My Hobby farm is 2.5 hours away. Given my reduced work schedule I now get there every other week and stay for about five days each visit. But for years I would only be able to stay the weekend. The toughest part is just getting things done. By the time you pack up and drive, then unpack and store food, you've lost half a day. If you have a house on the property, it will need maintenance. Machinery that sits seems to develop its own problems -- tire deflation, old gas, mouse attacks on wiring, gummed up carbs, et al. Then there are the other projects like fixing gates and fences, trimming trees, grading the driveway, etc. If you need to meet a repairman [like the guy to check the well] its tough to schedule when you will be there. In short, little things become bi9g things when you have to squeeze them into short, discrete visits. And that's all before you try to get a crop in and out of the ground. The problem there is that you aren't there at critical times. Like the hay should be cut or you need to spray the apples but it's rained the last two Saturdays, or the Christmas trees should be sheared but you haven't mowed the field yet and you're still fooling around with the house gutters.

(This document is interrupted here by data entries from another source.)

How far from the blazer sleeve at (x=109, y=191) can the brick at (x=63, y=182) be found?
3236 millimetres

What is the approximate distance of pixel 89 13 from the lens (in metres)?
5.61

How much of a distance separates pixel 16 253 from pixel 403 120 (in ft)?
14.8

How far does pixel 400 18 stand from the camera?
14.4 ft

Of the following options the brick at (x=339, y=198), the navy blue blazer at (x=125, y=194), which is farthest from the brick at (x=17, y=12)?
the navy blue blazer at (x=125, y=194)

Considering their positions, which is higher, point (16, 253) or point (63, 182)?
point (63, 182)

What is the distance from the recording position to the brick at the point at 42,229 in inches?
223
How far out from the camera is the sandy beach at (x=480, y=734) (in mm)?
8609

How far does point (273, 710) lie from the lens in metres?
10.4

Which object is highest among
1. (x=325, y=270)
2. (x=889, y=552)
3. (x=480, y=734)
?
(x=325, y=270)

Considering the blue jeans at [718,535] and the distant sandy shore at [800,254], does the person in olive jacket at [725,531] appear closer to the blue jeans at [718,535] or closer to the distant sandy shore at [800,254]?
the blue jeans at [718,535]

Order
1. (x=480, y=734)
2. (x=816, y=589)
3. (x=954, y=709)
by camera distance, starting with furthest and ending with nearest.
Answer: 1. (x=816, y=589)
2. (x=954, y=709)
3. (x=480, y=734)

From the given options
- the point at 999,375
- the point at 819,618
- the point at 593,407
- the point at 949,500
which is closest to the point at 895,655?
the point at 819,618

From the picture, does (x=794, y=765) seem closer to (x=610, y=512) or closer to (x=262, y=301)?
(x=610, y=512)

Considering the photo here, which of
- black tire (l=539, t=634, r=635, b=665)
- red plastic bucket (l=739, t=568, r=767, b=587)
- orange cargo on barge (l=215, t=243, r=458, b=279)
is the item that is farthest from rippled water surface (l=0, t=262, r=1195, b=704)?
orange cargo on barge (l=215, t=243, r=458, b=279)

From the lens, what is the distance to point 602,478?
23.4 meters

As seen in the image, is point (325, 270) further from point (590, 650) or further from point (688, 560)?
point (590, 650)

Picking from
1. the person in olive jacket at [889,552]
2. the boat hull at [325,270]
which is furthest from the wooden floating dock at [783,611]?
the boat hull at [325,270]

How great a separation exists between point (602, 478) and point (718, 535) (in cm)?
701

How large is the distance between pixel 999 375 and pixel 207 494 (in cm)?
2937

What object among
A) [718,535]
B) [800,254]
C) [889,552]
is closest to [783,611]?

So if you want a place in the country, that's great. But if you really want to grow something on a semi-commercial scale, keep it simple. Game plots, pumpkins, a hundred Christmas trees for personal use, maybe potatoes and onions -- probably ok. But you want to minimize the need for machinery and the need for continual care of the crop [like spraying, thinning, or pruning at specific times].
In sum, nature never sleeps, brush and weeds grow every day, and bugs, deer and groundhogs love operating in a vacuum. So again, little things become big things pretty quickly when you're not there all the time to stay on top of it all.